Reproduce each record exactly, leaving nothing out.
[RECORD SET]
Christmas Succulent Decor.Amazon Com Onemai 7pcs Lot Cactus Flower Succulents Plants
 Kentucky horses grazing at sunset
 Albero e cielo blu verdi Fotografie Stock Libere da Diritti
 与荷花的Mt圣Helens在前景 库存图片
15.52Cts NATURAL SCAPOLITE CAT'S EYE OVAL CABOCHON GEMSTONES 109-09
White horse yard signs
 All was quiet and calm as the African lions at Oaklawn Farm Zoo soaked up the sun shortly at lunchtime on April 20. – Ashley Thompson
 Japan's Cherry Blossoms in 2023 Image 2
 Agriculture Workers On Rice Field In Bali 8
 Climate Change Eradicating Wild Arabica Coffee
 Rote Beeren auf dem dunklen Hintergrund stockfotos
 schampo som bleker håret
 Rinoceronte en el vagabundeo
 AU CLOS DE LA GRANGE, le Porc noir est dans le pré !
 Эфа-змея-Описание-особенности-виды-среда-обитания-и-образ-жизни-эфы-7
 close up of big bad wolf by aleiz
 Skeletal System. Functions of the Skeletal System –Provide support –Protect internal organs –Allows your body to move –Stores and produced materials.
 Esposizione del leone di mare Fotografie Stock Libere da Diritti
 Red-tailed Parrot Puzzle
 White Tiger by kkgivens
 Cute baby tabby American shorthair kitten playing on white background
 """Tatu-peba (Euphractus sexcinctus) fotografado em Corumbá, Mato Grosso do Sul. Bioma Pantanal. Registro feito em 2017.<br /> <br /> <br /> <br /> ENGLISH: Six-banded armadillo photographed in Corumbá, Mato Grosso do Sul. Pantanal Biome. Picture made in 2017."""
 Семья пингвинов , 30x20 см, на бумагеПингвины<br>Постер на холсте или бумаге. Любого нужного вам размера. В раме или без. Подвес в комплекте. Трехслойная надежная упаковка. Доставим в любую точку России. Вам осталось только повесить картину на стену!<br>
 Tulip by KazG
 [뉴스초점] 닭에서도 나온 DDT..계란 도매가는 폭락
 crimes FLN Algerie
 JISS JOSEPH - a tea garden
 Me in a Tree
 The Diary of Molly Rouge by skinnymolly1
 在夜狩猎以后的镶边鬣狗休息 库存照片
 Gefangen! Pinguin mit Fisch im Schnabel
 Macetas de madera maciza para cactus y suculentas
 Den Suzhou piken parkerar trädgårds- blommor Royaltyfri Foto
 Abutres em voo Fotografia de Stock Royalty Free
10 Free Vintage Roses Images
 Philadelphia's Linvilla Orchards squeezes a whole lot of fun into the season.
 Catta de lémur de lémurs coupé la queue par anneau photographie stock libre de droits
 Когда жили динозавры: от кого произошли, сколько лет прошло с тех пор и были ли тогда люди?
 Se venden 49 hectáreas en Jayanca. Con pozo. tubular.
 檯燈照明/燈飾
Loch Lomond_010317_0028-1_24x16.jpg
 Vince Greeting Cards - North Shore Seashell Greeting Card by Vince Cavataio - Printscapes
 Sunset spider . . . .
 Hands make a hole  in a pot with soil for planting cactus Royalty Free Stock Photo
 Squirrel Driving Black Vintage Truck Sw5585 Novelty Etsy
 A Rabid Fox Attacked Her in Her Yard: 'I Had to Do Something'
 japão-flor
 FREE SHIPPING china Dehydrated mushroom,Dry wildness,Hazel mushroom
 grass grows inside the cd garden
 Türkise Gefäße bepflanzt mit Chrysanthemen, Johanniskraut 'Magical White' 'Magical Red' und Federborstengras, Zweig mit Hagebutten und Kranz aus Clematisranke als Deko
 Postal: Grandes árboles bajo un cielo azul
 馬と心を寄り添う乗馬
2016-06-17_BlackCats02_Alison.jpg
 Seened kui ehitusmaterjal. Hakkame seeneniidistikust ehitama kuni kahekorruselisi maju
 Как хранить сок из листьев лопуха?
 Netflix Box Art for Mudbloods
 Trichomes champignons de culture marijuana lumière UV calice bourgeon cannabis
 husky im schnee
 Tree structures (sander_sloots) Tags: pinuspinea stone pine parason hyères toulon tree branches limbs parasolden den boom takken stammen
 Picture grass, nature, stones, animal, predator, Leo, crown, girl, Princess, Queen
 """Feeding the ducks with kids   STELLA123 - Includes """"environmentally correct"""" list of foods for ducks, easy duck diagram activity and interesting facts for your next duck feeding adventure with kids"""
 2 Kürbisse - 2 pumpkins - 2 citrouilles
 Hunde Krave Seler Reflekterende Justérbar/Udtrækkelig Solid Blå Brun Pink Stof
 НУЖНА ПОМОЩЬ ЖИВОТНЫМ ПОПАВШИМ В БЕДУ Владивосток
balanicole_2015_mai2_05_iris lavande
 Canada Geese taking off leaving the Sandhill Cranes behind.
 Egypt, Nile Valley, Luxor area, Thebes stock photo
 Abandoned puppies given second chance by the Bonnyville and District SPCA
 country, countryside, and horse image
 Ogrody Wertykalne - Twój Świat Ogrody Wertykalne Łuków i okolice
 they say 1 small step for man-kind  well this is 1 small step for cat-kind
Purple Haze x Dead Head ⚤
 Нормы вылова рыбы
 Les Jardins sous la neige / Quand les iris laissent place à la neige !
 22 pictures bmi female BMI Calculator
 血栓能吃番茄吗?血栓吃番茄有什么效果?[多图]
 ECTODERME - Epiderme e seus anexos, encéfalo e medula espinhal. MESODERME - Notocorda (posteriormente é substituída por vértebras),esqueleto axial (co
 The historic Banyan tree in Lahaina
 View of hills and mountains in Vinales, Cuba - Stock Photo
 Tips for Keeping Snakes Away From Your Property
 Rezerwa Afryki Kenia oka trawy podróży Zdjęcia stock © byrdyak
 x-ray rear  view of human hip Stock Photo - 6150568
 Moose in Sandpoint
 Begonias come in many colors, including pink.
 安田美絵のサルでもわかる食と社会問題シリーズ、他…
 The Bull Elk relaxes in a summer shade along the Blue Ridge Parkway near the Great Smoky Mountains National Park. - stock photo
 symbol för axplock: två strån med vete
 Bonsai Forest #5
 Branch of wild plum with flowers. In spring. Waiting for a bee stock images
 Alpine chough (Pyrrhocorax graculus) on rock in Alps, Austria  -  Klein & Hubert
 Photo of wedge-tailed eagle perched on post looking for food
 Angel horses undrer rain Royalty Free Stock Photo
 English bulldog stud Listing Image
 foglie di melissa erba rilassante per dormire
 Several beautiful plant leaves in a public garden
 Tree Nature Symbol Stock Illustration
[/RECORD SET]
▶ OUTPUT OF THE TASK:
Christmas Succulent Decor.Amazon Com Onemai 7pcs Lot Cactus Flower Succulents Plants
 Kentucky horses grazing at sunset
 Albero e cielo blu verdi Fotografie Stock Libere da Diritti
 与荷花的Mt圣Helens在前景 库存图片
15.52Cts NATURAL SCAPOLITE CAT'S EYE OVAL CABOCHON GEMSTONES 109-09
White horse yard signs
 All was quiet and calm as the African lions at Oaklawn Farm Zoo soaked up the sun shortly at lunchtime on April 20. – Ashley Thompson
 Japan's Cherry Blossoms in 2023 Image 2
 Agriculture Workers On Rice Field In Bali 8
 Climate Change Eradicating Wild Arabica Coffee
 Rote Beeren auf dem dunklen Hintergrund stockfotos
 schampo som bleker håret
 Rinoceronte en el vagabundeo
 AU CLOS DE LA GRANGE, le Porc noir est dans le pré !
 Эфа-змея-Описание-особенности-виды-среда-обитания-и-образ-жизни-эфы-7
 close up of big bad wolf by aleiz
 Skeletal System. Functions of the Skeletal System –Provide support –Protect internal organs –Allows your body to move –Stores and produced materials.
 Esposizione del leone di mare Fotografie Stock Libere da Diritti
 Red-tailed Parrot Puzzle
 White Tiger by kkgivens
 Cute baby tabby American shorthair kitten playing on white background
 """Tatu-peba (Euphractus sexcinctus) fotografado em Corumbá, Mato Grosso do Sul. Bioma Pantanal. Registro feito em 2017.<br /> <br /> <br /> <br /> ENGLISH: Six-banded armadillo photographed in Corumbá, Mato Grosso do Sul. Pantanal Biome. Picture made in 2017."""
 Семья пингвинов , 30x20 см, на бумагеПингвины<br>Постер на холсте или бумаге. Любого нужного вам размера. В раме или без. Подвес в комплекте. Трехслойная надежная упаковка. Доставим в любую точку России. Вам осталось только повесить картину на стену!<br>
 Tulip by KazG
 [뉴스초점] 닭에서도 나온 DDT..계란 도매가는 폭락
 crimes FLN Algerie
 JISS JOSEPH - a tea garden
 Me in a Tree
 The Diary of Molly Rouge by skinnymolly1
 在夜狩猎以后的镶边鬣狗休息 库存照片
 Gefangen! Pinguin mit Fisch im Schnabel
 Macetas de madera maciza para cactus y suculentas
 Den Suzhou piken parkerar trädgårds- blommor Royaltyfri Foto
 Abutres em voo Fotografia de Stock Royalty Free
10 Free Vintage Roses Images
 Philadelphia's Linvilla Orchards squeezes a whole lot of fun into the season.
 Catta de lémur de lémurs coupé la queue par anneau photographie stock libre de droits
 Когда жили динозавры: от кого произошли, сколько лет прошло с тех пор и были ли тогда люди?
 Se venden 49 hectáreas en Jayanca. Con pozo. tubular.
 檯燈照明/燈飾
Loch Lomond_010317_0028-1_24x16.jpg
 Vince Greeting Cards - North Shore Seashell Greeting Card by Vince Cavataio - Printscapes
 Sunset spider . . . .
 Hands make a hole  in a pot with soil for planting cactus Royalty Free Stock Photo
 Squirrel Driving Black Vintage Truck Sw5585 Novelty Etsy
 A Rabid Fox Attacked Her in Her Yard: 'I Had to Do Something'
 japão-flor
 FREE SHIPPING china Dehydrated mushroom,Dry wildness,Hazel mushroom
 grass grows inside the cd garden
 Türkise Gefäße bepflanzt mit Chrysanthemen, Johanniskraut 'Magical White' 'Magical Red' und Federborstengras, Zweig mit Hagebutten und Kranz aus Clematisranke als Deko
 Postal: Grandes árboles bajo un cielo azul
 馬と心を寄り添う乗馬
2016-06-17_BlackCats02_Alison.jpg
 Seened kui ehitusmaterjal. Hakkame seeneniidistikust ehitama kuni kahekorruselisi maju
 Как хранить сок из листьев лопуха?
 Netflix Box Art for Mudbloods
 Trichomes champignons de culture marijuana lumière UV calice bourgeon cannabis
 husky im schnee
 Tree structures (sander_sloots) Tags: pinuspinea stone pine parason hyères toulon tree branches limbs parasolden den boom takken stammen
 Picture grass, nature, stones, animal, predator, Leo, crown, girl, Princess, Queen
 """Feeding the ducks with kids   STELLA123 - Includes """"environmentally correct"""" list of foods for ducks, easy duck diagram activity and interesting facts for your next duck feeding adventure with kids"""
 2 Kürbisse - 2 pumpkins - 2 citrouilles
 Hunde Krave Seler Reflekterende Justérbar/Udtrækkelig Solid Blå Brun Pink Stof
 НУЖНА ПОМОЩЬ ЖИВОТНЫМ ПОПАВШИМ В БЕДУ Владивосток
balanicole_2015_mai2_05_iris lavande
 Canada Geese taking off leaving the Sandhill Cranes behind.
 Egypt, Nile Valley, Luxor area, Thebes stock photo
 Abandoned puppies given second chance by the Bonnyville and District SPCA
 country, countryside, and horse image
 Ogrody Wertykalne - Twój Świat Ogrody Wertykalne Łuków i okolice
 they say 1 small step for man-kind  well this is 1 small step for cat-kind
Purple Haze x Dead Head ⚤
 Нормы вылова рыбы
 Les Jardins sous la neige / Quand les iris laissent place à la neige !
 22 pictures bmi female BMI Calculator
 血栓能吃番茄吗?血栓吃番茄有什么效果?[多图]
 ECTODERME - Epiderme e seus anexos, encéfalo e medula espinhal. MESODERME - Notocorda (posteriormente é substituída por vértebras),esqueleto axial (co
 The historic Banyan tree in Lahaina
 View of hills and mountains in Vinales, Cuba - Stock Photo
 Tips for Keeping Snakes Away From Your Property
 Rezerwa Afryki Kenia oka trawy podróży Zdjęcia stock © byrdyak
 x-ray rear  view of human hip Stock Photo - 6150568
 Moose in Sandpoint
 Begonias come in many colors, including pink.
 安田美絵のサルでもわかる食と社会問題シリーズ、他…
 The Bull Elk relaxes in a summer shade along the Blue Ridge Parkway near the Great Smoky Mountains National Park. - stock photo
 symbol för axplock: två strån med vete
 Bonsai Forest #5
 Branch of wild plum with flowers. In spring. Waiting for a bee stock images
 Alpine chough (Pyrrhocorax graculus) on rock in Alps, Austria  -  Klein & Hubert
 Photo of wedge-tailed eagle perched on post looking for food
 Angel horses undrer rain Royalty Free Stock Photo
 English bulldog stud Listing Image
 foglie di melissa erba rilassante per dormire
 Several beautiful plant leaves in a public garden
 Tree Nature Symbol Stock Illustration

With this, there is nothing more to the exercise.